Although one specimen exhibited only small, atrophic fibers indicating failed reinnervation, the remaining eight specimens showed regularly distributed fibers and type grouping indicating successful reinnervation. There was no statistically significant difference in fiber area and lesser diameter between normal LDs and transplanted LDs. However, even in these successfully reinnervated muscles, intermediate and small fibers expressing embryonic MHC and small cells expressing MyoD were observed, suggesting that satellite cells were activated for repair of the adjacent fibers.
Muscle adaptation (presumably to denervation), which is a regenerative change accompanied by activation of satellite cells, was still seen even long periods after transplantation.

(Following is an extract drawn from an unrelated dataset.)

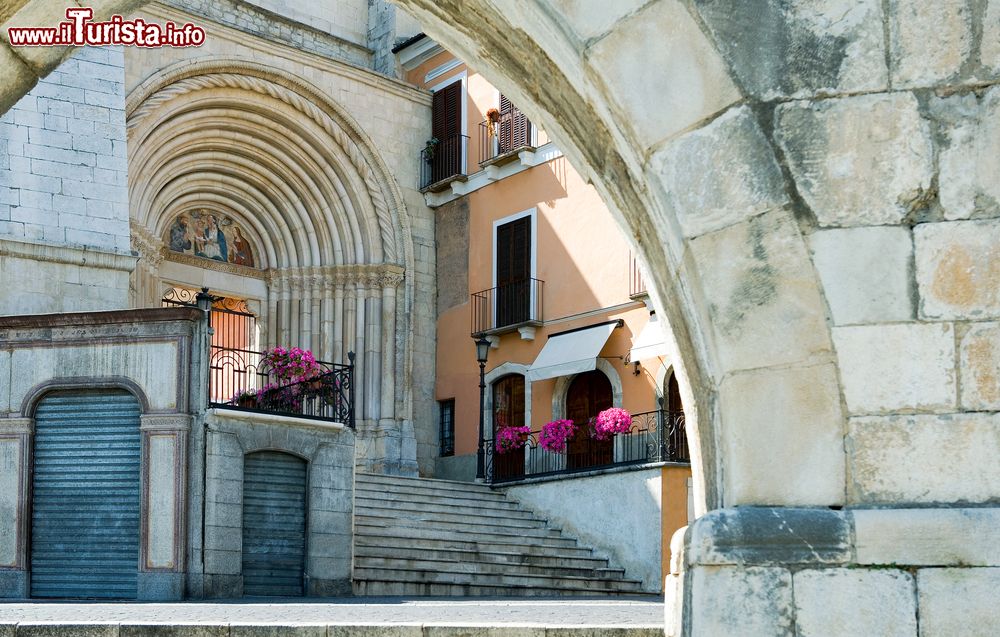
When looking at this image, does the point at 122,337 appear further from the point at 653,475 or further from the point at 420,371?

It is concluded that, in microneurovascular human skeletal muscle transfers, there is a wide variation in the time required for reinnervation of individual muscle fibers, and it may be that human muscle fibers cannot be properly reinnervated after denervation has continued for a certain period such as 12 months.
尽管已有多项研究对实验性移植肌肉的形态和功能进行了检测,但临床移植肌肉的免疫组织化学评估尚未见报道。本研究的目的是利用卫星细胞激活和肌肉再生的特异性生化标志物,对临床移植较长时间后的肌肉进行检测。

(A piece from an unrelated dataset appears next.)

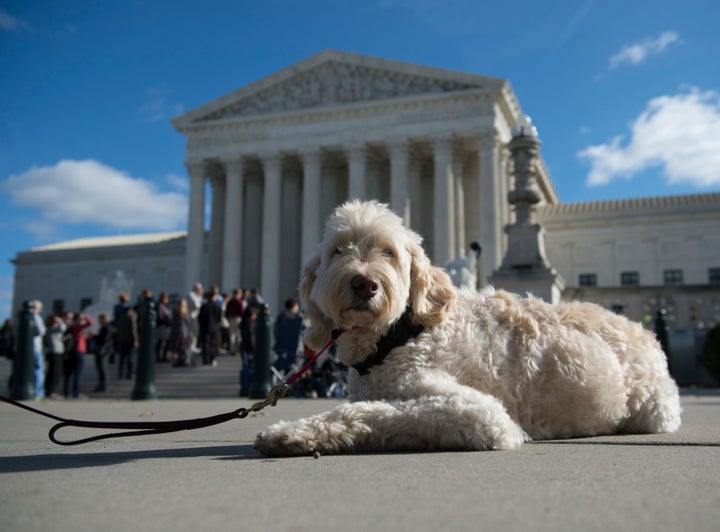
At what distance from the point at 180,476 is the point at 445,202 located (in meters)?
40.2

对9例移植到瘫痪面部的肌肉活检标本进行了检查。其中5例在跨面神经移植术后约1年移植了股薄肌。另外4例接受了一期背阔肌(LD)肌肉移植。移植后12至162个月,对9例患者进行了肌肉活检。8例患者需要对面部表情进行二次矫正,包括对移植肌肉进行减容,1例患者因首次手术失败而再次移植了另一块肌肉。作为对照,还检查了6例正常背阔肌标本。采用单克隆抗体观察肌球蛋白重链(MHC)亚型(慢肌、快肌和胚胎型)和MyoD蛋白。
尽管有1个标本仅显示少量萎缩纤维,提示神经再支配失败,但其余8个标本显示纤维分布规则且有类型分组,提示神经再支配成功。正常背阔肌与移植背阔肌之间的纤维面积和较小直径无统计学显著差异。然而,即使在这些神经再支配成功的肌肉中,也观察到表达胚胎型MHC的中、小纤维和表达MyoD的小细胞,提示卫星细胞被激活以修复相邻纤维。
即使在移植很长时间后,仍可见到肌肉适应性改变(可能是对去神经支配的适应),这是一种伴随卫星细胞激活的再生性变化。得出结论,在显微神经血管化的人体骨骼肌移植中,单个肌纤维重新获得神经支配所需的时间差异很大,并且在去神经支配持续一定时间(如12个月)后,人体肌纤维可能无法得到适当的神经再支配。